Als nämlich Aphrodite geboren war, schmausten die Götter, und unter den übrigen auch Poros, der Sohn der Metis. Als sie nun gespeist, kam, um sich etwas zu erbetteln, da es doch festlich herging, auch Penía, und stand an der Tür. Poros nun, berauscht vom Nektar, denn Wein gab es noch nicht, ging in den Garten des Zeus hinaus und schwer und müde, wie er war, schlief er ein. Penía nun, die ihrer Dürftigkeit wegen den Anschlag fasste, ein Kind mit Poros zu erzeugen, legte sich zu ihm und empfing den Eros. Deshalb ist auch Eros der Aphrodite Begleiter und Diener geworden wegen seiner Empfängnis an ihrem Geburtsfest, und weil er von Natur ein Liebhaber des Schönen ist und Aphrodite schön ist.

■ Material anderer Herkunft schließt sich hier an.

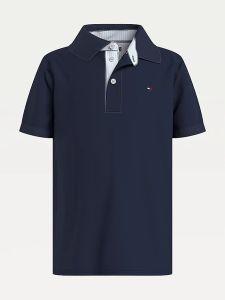 tommy-hilfiger-childrenswear-pikeepaita-tommy-ithaca-s-s-polo-tummansininen-1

Als des Poros und der Penía Sohn aber befindet sich Eros in solcherlei Umständen. Zuerst ist er immer arm, und bei weitem nicht fein und schön, wie die meisten glauben, vielmehr rau, unansehnlich, unbeschuht, ohne Behausung. Auf dem Boden immer umherliegend und unbedeckt schläft er vor den Türen und auf den Straßen im Freien, und ist der Natur seiner Mutter gemäß immer der Dürftigkeit Genosse. Und nach seinem Vater wiederum stellt er dem Guten und Schönen nach, ist tapfer, keck und rüstig, ein gewaltiger Jäger, allezeit irgend Ränke schmiedend, nach Einsicht strebend, sinnreich, sein ganzes Leben lang philosophierend, ein arger Zauberer, Giftmischer und Sophist, und weder wie ein Unsterblicher geartet noch wie ein Sterblicher, bald an demselben Tage blühend und gedeihend, wenn es ihm gut geht, bald auch hinsterbend, doch aber wieder auflebend nach seines Vaters Natur. Was er sich aber schafft geht ihm immer wieder fort, so dass Eros nie weder arm ist noch reich, und auch zwischen Weisheit und Unverstand immer in der Mitte steht. Dies verhält sich nämlich so: kein Gott philosophiert oder begehrt weise zu werden, sondern ist es. Noch auch, wenn sonst jemand weise ist, philosophiert dieser. Ebenso wenig philosophieren auch die Unverständigen oder bestreben sich, weise zu werden. Denn das ist eben das Arge am Unverstande, dass er, ohne schön und gut und vernünftig zu sein, doch sich selbst ganz genug zu sein dünkt.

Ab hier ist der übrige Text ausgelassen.